James Masao Fujimoto, PhD
James Masao Fujimoto, 95, passed away peacefully on Jan. 16, 2024, in Wauwatosa. He is survived by his wife, Akiko (nee Funatsu), and daughters, Naomi and Yukie (Todd) Lindsey. He is also survived by his sister, Dorothy (Mo) Yanagi, and her children, Ann (Scott), Amy (Robin), Gayle (Roberto), and Glenn (Michelle).
Jim was born on May 10, 1928, in Vacaville, California, to Tsuneki and Nui Fujimoto, who were Japanese immigrants. He had two older siblings, Haruki and Mishi, who preceded him in death.
Jim was Nisei (second generation), and from 1942 to 1945, he was detained in Gila River, Arizona, at a wartime relocation camp. He relocated to Illinois and graduated from New Trier High School, then attended the University of California, Berkeley, completing a bachelor’s in biochemistry and a doctorate in comparative pharmacology and toxicology.
In 1956, he joined the faculty at the Tulane University School of Medicine. While in New Orleans, he met and married Akiko, in 1967.

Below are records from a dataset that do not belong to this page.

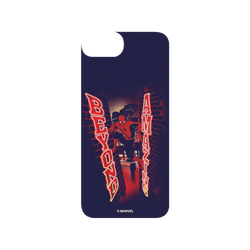 犀牛盾SolidSuit手機殼 - iPhone 7/8/SE2/SE3 - 【聯名設計款】 - 迪士尼-漫威 Marvel - 蜘蛛人-驚奇再起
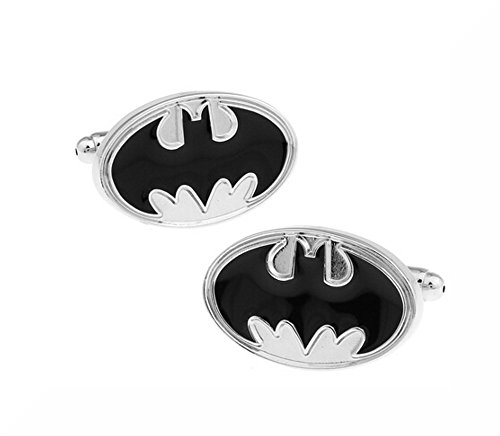 Ebest - Gemelos, diseño de superhéroe, Batman 1, Normal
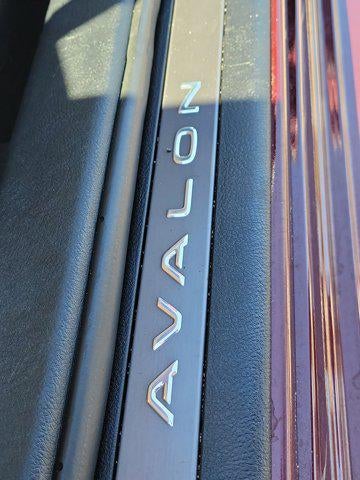 2016 Toyota Avalon Limited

A year later, they moved to Milwaukee and Jim became a research scientist and professor of pharmacology and toxicology at the Medical College of Wisconsin (back then, the Marquette School of Medicine). He spent the remainder of his career at the Medical College and Veterans Administration, and was deeply committed to studying opioids and pain mechanisms: He received decades of continuous research funding from the National Institute on Drug Abuse, published hundreds of articles, and mentored dozens of graduate students and postdocs. In 1996, he received the Medical College’s Distinguished Service Award.
Though Jim was Buddhist in his upbringing, he also enjoyed the discipline of golf. He embraced waking up early and walking the course. In warm weather, he practiced his chipping on the lawn, which he was meticulous about maintaining. (In the winter, he practiced in the living room.) Throughout his life, golf was his main hobby, and he especially appreciated the more recent rounds he played with Jim J., Lee, and Kerry as part of Greenfield Senior Men’s Golf.
He also loved dogs, once fashioning a coat for Naomi’s lab mix from vinyl left over from a bar stool. He planned many family road trips, navigating with paper maps to South Carolina and Florida and stopping at Cracker Barrel along the way. Stubbornly self-sufficient, he chopped down small trees and cleaned gutters well into his 80s.
Jim was a fan of Akiko’s cooking (especially her pork spareribs), Chinese seafood, and burgers from Gilles. In his later years, he loved his Pepsi and potato chips, whether while watching a Packer game or as a midnight snack.
James and Akiko moved to independent living at Harwood in September 2023, he at the tender age of 95. The family is grateful for the staff and community there and that he called Wauwatosa home for over 50 years.
In lieu of flowers, donations can be made to the Wisconsin Humane Society or the Berkeley Buddhist Temple. A memorial gathering will be held in Wauwatosa; visit schmidtandbartelt.com for details.